● **WHAT YOU WILL DO**:
• 1. List each name that the newsgroup post about republics and democracy gives for a person.
• 2. Extend the newsgroup post about whether the U.S. is a republic or a democracy by a few sentences, beginning after its last line.

● **PAGE EXTRACT**:

====================

On Sat, 11 Sep 2004 20:31:37 GMT, "Mark Jones" <
[email protected]> wrote:
>"Muttley" <[email protected]> wrote in message
>news:[email protected]...
>> It doesn't mean a thing.
>>
>> I have already explained and shown, how, whether a thing is a republic or
>> not,
>> has *no* bearing on whether or not it is a democracy.
>
>Then you have absolutely no understanding at all of what
>these two very different words mean.
I know exactly what the two words mean. You do not seem to understand what Raoul
is arguing about.
>The U.S. has never
>been a democracy, except for occasional state and local
>matters.
Well done, you've got that right.
>At the federal level, all decisions and votes are made my
>elected or appointed representatives. Not by direct votes
>by the citizens. To be a democracy would mean that we
>are allowed to directly vote on federal issues. Instead, we
>have elected people do the voting for us.
All that is quite correct, but has nothing whatever to do with the fact that
Raoul Duke has been pissing in the wind since he started up with "US is not a
democracy, it's a republic".

====================

● **DATA TO EXAMINE**:
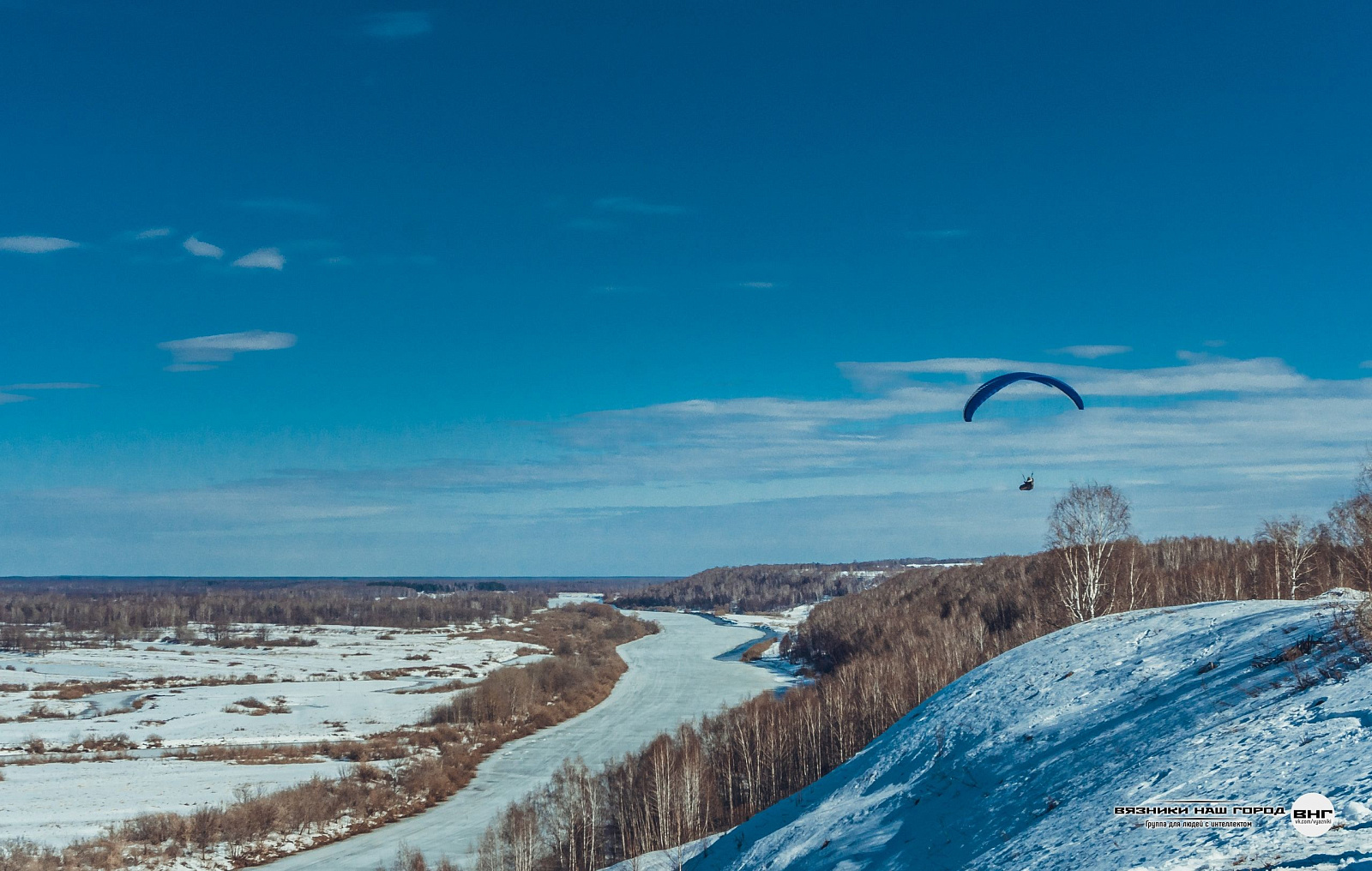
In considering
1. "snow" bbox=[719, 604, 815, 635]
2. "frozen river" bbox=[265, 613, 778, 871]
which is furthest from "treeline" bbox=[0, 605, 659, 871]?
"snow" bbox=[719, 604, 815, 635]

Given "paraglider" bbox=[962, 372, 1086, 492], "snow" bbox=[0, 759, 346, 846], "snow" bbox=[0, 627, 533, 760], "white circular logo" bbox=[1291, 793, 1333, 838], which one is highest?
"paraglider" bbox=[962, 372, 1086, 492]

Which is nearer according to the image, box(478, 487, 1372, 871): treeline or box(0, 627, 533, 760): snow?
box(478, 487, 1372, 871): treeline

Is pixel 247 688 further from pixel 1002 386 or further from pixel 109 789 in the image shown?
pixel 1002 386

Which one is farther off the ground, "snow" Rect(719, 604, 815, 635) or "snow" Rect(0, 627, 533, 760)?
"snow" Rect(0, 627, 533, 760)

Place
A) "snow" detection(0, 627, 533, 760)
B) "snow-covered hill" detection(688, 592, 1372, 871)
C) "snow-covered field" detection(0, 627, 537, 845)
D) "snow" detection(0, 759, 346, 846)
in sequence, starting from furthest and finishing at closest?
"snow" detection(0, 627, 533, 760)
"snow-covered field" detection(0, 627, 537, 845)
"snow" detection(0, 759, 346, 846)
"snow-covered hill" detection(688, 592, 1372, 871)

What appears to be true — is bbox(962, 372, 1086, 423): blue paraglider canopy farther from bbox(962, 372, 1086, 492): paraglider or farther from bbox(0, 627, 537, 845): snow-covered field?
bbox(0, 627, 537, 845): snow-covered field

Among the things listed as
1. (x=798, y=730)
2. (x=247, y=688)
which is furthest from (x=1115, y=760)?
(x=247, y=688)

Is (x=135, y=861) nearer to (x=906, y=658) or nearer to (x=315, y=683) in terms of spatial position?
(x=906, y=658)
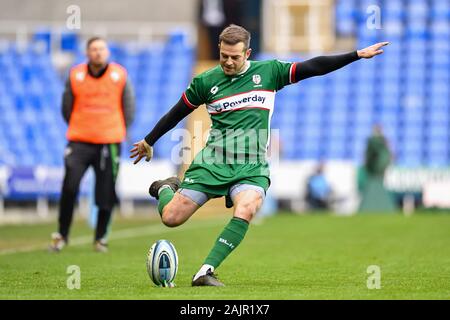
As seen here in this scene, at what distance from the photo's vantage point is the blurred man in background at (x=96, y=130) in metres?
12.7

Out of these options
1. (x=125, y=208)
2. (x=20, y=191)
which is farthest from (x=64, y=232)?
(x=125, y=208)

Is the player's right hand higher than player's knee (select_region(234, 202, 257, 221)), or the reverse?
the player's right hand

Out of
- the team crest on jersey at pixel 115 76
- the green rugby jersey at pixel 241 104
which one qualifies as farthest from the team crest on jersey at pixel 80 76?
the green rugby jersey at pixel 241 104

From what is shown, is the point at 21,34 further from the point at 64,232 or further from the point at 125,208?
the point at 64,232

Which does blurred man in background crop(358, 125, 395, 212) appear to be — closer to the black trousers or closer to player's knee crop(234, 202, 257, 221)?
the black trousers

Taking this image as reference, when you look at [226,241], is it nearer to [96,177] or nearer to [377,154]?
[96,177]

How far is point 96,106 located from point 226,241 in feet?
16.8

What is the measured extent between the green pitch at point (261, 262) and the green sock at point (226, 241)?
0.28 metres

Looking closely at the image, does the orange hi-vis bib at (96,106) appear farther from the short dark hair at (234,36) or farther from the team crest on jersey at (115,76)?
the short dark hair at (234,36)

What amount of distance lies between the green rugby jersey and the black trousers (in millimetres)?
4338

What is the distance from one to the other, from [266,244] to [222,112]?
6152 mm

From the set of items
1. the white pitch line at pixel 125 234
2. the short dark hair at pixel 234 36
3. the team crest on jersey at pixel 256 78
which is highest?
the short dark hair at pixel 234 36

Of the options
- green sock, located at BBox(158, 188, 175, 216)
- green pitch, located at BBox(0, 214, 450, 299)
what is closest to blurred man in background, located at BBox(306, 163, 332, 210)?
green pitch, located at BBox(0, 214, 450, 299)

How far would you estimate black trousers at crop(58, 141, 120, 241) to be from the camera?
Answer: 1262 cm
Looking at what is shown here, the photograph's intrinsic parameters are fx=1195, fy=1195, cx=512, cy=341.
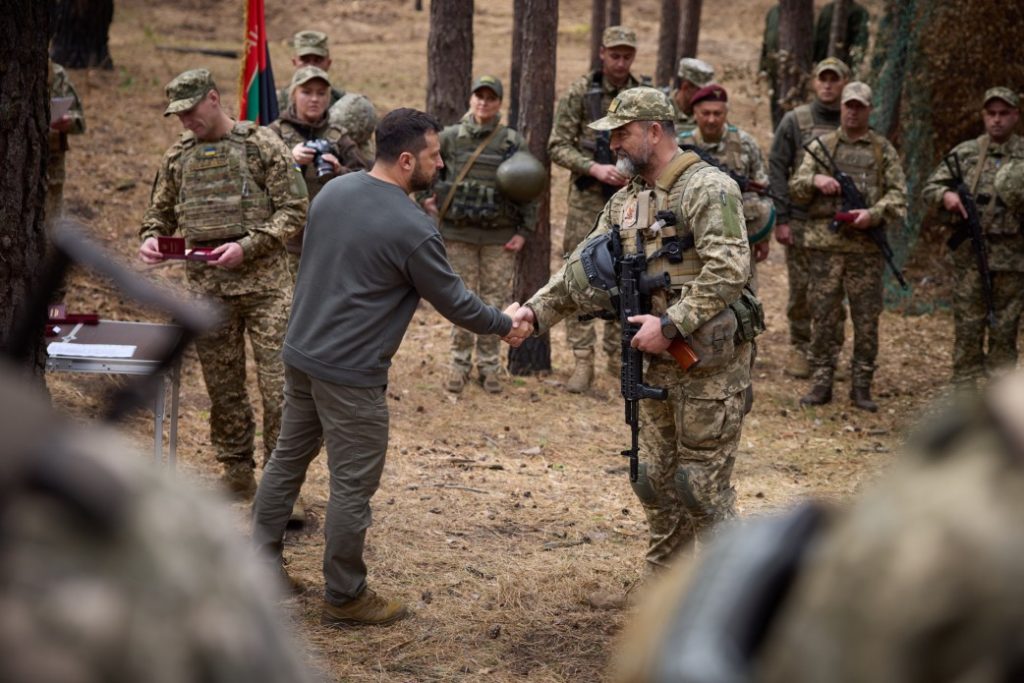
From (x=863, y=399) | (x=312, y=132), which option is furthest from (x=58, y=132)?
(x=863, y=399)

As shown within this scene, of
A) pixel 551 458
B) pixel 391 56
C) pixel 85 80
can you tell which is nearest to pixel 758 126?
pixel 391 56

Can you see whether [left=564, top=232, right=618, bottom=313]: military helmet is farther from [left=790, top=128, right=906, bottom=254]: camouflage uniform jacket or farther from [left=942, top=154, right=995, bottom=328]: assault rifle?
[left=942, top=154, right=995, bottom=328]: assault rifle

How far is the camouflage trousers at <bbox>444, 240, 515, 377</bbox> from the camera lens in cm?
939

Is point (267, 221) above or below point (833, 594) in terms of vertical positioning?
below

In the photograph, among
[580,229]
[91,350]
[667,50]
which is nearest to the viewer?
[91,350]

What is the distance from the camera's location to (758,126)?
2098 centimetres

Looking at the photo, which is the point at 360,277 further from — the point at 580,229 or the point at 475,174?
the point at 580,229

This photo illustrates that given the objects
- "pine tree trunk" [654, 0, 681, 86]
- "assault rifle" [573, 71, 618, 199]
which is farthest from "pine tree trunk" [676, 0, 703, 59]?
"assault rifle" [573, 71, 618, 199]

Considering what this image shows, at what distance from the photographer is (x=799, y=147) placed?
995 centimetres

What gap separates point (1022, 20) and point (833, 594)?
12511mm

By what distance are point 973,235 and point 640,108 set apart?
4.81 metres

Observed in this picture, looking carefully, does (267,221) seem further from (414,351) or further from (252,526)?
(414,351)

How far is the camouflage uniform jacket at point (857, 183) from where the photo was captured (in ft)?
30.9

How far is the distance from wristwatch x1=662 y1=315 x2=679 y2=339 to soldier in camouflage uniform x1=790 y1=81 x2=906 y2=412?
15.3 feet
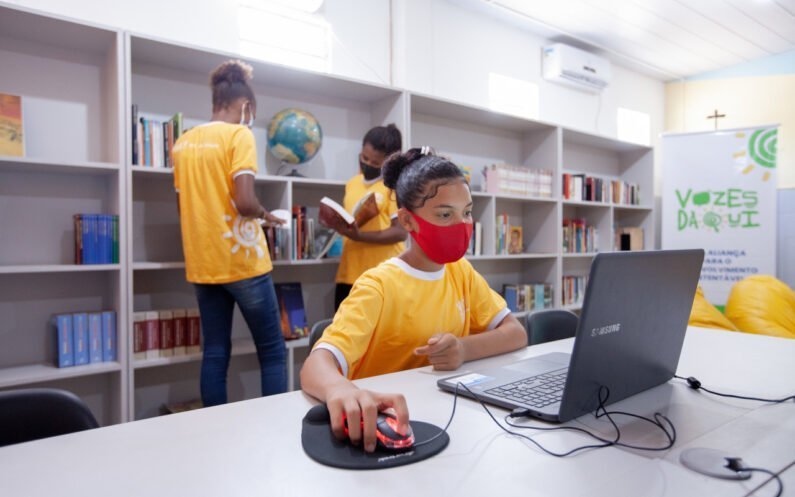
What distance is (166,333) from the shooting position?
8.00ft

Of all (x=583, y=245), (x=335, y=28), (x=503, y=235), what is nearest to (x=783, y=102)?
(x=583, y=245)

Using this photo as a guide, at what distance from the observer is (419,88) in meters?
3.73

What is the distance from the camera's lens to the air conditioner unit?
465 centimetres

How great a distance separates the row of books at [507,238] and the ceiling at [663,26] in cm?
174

====================

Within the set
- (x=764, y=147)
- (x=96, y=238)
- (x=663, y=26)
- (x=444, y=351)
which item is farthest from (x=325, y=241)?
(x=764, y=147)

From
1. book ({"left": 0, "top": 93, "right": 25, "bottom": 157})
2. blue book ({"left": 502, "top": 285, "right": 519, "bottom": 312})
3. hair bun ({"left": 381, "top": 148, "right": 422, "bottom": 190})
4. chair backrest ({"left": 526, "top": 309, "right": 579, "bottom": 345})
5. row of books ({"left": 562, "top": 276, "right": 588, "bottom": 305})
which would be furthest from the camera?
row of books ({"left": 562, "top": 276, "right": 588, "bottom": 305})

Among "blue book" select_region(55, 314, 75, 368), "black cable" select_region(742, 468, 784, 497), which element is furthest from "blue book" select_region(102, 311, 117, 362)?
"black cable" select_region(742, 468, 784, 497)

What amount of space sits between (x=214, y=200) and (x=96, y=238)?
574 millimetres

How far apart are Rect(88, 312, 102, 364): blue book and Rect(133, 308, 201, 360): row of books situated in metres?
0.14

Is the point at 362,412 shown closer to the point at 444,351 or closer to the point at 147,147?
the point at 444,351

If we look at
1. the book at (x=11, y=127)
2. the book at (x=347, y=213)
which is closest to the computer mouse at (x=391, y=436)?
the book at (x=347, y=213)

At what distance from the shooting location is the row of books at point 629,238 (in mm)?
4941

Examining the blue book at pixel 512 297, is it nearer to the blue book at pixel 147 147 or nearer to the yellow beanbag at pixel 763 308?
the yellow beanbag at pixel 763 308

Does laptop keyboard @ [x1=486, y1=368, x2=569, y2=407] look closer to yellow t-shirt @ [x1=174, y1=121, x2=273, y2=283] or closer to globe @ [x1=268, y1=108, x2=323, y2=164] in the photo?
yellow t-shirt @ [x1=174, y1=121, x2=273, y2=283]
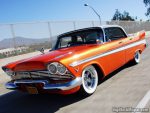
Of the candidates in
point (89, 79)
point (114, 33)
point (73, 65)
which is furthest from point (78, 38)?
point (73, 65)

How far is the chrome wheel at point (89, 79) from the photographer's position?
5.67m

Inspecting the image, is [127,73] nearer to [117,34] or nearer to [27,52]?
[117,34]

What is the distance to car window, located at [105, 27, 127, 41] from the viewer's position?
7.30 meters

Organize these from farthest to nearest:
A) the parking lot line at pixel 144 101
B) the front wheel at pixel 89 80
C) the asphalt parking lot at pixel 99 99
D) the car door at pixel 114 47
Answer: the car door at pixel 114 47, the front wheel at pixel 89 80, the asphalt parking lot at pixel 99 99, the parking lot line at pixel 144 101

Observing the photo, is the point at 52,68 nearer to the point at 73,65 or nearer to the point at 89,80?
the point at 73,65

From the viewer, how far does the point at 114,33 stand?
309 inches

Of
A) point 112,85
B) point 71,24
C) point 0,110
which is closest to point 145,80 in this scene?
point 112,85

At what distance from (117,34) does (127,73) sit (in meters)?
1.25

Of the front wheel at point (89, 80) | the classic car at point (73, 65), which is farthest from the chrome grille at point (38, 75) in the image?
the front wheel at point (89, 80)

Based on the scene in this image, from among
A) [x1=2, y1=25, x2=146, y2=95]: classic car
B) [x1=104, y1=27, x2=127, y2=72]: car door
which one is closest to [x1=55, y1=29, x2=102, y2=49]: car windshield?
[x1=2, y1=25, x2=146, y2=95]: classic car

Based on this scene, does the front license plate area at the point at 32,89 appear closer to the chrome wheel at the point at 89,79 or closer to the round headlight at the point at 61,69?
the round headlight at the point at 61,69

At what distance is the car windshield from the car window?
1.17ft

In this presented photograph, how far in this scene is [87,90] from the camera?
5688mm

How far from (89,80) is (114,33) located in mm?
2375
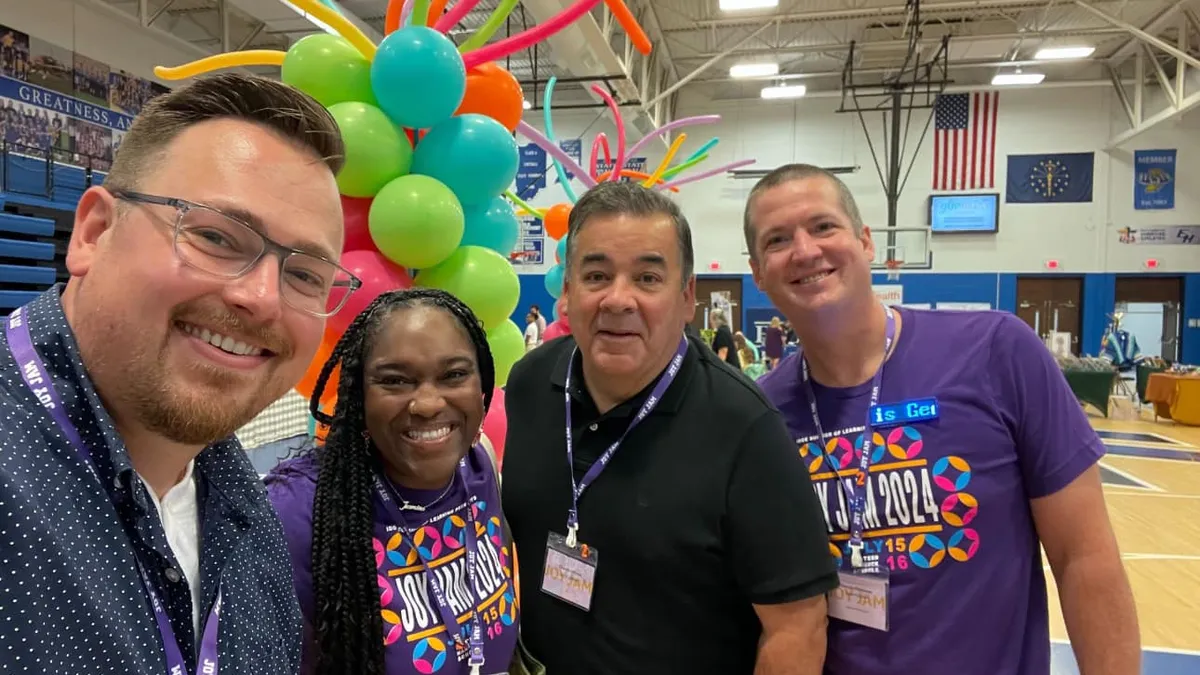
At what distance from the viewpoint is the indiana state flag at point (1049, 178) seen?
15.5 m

====================

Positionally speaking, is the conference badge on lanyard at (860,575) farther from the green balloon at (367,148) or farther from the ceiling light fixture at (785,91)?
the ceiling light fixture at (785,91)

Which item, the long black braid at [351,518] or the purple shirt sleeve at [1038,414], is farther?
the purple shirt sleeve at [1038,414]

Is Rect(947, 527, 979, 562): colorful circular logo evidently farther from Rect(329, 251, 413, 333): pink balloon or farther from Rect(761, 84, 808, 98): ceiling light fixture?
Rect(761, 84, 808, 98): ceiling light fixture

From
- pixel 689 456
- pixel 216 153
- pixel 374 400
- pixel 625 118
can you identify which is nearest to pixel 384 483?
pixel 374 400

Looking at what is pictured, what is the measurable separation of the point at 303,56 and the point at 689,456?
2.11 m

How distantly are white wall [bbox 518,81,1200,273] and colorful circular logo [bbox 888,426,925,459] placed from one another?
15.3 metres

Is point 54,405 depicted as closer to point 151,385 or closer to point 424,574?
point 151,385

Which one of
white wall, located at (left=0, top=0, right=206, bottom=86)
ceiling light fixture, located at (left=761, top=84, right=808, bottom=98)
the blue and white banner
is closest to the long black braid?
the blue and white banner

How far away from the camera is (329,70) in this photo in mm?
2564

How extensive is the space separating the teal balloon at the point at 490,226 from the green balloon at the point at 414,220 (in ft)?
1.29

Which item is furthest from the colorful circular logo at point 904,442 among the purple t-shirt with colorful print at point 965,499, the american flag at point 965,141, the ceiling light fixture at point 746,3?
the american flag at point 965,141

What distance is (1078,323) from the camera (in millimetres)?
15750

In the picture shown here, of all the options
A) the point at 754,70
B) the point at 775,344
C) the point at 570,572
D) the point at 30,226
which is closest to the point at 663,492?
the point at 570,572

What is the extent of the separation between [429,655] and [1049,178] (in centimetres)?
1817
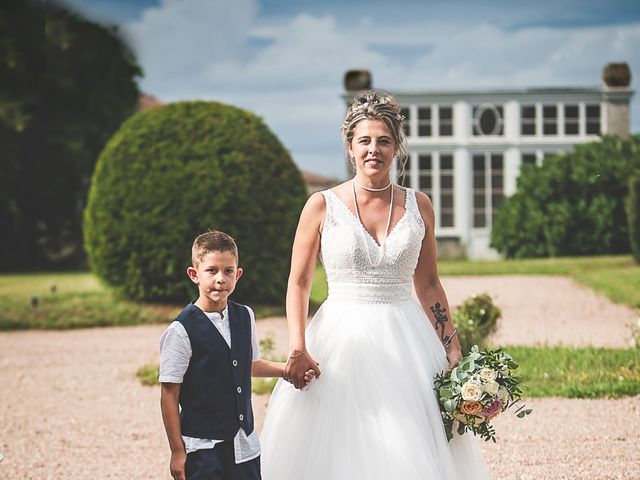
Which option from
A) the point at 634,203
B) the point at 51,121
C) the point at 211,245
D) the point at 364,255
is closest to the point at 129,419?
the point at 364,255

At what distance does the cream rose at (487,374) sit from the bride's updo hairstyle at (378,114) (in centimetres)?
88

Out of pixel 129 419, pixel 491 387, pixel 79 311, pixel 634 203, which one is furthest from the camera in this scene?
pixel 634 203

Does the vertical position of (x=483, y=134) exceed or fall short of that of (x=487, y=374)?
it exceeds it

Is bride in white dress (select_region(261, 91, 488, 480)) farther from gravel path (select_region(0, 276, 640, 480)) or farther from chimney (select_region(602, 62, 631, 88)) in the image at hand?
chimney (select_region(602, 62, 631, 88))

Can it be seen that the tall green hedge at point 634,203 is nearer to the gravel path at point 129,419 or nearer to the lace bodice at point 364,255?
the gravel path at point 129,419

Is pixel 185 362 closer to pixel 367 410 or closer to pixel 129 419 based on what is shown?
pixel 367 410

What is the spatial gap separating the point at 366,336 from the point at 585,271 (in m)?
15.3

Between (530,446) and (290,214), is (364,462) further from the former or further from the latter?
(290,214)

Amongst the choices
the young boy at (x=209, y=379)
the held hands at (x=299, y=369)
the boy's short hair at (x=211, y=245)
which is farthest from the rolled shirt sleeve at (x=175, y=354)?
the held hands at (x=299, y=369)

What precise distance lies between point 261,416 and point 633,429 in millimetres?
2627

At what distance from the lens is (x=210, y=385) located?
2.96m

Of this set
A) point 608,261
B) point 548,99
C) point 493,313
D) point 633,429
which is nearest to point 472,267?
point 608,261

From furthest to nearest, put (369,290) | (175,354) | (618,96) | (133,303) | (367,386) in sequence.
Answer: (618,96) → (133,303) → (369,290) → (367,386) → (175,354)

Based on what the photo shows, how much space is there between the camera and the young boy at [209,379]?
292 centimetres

====================

● **RESULTS IN ORDER**:
• 1. Mark Jones, Muttley, Raoul Duke

• 2.
That's true, but rather meaningless because as I have patiently explained more
than once, the two are not mutually exclusive.
It's like saying: "A carrot is not a fruit, it's orange". The statement is true
- it even means something - just nothing sensible.
The failure to understand this is what seems to keep Raoul posting, and it seems
that you also cannot appreciate this rather simple concept.
Just to *try* and make it easy for you if you want to carry on:
1) The US is not, in general, a democracy
2) The US is a republic
3) The above two facts are not related. Either could be reversed while the other
remained true.
*That* is the point that I've been trying with very little success to get
accross to Raoul.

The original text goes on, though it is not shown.